BGN membuka peluang untuk melakukan penyesuaian lebih lanjut terhadap volume dan komposisi susu dalam program MBG jika produksi susu dalam negeri mengalami peningkatan signifikan berkat program ini.

"Program MBG berpotensi meningkatkan permintaan susu secara signifikan. Jika populasi meningkat dan permintaan terus bertambah, bukan tidak mungkin kami akan melakukan penyesuaian lebih lanjut," pungkasnya.
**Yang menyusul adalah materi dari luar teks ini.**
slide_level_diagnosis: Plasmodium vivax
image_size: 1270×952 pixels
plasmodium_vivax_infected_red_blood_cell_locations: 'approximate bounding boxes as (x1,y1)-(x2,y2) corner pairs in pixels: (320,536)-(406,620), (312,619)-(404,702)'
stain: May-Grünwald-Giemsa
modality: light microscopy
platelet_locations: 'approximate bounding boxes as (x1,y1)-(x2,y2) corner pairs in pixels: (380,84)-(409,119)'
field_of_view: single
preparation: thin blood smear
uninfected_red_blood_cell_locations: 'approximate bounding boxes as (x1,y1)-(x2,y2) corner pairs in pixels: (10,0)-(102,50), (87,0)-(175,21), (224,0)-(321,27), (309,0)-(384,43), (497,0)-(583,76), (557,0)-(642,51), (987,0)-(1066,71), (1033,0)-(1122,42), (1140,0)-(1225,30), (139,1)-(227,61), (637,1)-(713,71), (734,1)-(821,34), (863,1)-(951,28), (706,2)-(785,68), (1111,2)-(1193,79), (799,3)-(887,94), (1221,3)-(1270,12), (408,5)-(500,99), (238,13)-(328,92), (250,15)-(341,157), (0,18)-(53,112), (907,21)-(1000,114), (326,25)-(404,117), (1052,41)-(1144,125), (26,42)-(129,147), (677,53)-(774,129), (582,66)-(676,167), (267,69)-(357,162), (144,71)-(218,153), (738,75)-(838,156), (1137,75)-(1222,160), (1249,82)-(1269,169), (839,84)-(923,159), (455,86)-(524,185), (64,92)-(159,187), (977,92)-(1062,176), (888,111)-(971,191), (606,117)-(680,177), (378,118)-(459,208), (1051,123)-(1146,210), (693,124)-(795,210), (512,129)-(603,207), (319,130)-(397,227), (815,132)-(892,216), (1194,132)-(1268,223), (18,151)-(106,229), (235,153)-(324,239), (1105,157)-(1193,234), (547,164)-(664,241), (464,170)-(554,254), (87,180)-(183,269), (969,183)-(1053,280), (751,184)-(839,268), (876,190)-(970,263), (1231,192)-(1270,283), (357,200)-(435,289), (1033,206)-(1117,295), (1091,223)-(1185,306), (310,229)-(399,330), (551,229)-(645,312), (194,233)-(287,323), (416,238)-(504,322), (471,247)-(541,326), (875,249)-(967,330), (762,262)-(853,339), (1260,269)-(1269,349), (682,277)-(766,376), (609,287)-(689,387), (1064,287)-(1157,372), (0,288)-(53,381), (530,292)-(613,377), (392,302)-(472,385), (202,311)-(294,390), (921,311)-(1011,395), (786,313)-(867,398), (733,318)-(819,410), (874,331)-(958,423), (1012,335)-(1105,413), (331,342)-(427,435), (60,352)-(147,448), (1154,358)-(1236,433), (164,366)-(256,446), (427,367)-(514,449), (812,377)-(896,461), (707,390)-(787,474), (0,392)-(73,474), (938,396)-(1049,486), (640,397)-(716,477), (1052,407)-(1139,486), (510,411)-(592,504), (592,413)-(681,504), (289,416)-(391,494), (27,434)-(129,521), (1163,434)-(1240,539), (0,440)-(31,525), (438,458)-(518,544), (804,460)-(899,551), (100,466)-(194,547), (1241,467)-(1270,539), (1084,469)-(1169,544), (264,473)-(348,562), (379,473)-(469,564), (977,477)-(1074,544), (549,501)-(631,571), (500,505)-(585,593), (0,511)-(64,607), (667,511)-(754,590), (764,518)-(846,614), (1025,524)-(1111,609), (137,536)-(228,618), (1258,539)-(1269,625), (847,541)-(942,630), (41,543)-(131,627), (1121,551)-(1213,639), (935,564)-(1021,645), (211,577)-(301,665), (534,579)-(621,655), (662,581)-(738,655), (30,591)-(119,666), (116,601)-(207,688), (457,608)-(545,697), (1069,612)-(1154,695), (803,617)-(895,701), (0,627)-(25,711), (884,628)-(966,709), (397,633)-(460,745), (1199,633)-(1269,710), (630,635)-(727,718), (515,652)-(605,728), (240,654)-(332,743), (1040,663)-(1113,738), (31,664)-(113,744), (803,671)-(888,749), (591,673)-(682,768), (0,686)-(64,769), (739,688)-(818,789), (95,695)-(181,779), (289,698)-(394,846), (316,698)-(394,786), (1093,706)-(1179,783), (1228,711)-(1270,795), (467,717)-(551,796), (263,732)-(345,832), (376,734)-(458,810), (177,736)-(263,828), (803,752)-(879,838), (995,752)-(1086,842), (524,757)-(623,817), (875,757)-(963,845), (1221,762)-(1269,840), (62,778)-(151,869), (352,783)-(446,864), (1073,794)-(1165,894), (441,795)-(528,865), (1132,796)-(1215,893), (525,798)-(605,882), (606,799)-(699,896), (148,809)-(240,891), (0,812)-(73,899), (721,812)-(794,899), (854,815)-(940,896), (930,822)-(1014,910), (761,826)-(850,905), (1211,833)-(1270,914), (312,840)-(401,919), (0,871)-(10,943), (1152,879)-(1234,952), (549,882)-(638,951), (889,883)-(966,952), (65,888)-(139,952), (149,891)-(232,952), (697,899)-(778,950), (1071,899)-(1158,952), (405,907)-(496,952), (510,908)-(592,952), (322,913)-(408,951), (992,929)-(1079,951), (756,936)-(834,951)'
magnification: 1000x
Berikut adalah beberapa poin penting yang perlu diperhatikan dalam strategi BGN:

  • Fokus pada Peningkatan Produksi Lokal: Program MBG dirancang untuk mendorong peningkatan produksi susu segar dalam negeri.
  • Pembatasan Impor: BGN berupaya untuk mengurangi ketergantungan pada impor susu dengan mengoptimalkan pemanfaatan SSDN.
  • Pemenuhan Gizi Seimbang: Menu MBG dirancang untuk memenuhi kebutuhan gizi seimbang siswa, termasuk karbohidrat, protein, lemak, dan susu.
  • Perhatian pada Intoleransi Laktosa: BGN memastikan bahwa susu yang digunakan dalam program MBG aman bagi individu yang memiliki intoleransi laktosa.
  • Fleksibilitas: BGN bersedia untuk melakukan penyesuaian lebih lanjut terhadap program MBG jika produksi susu dalam negeri meningkat secara signifikan.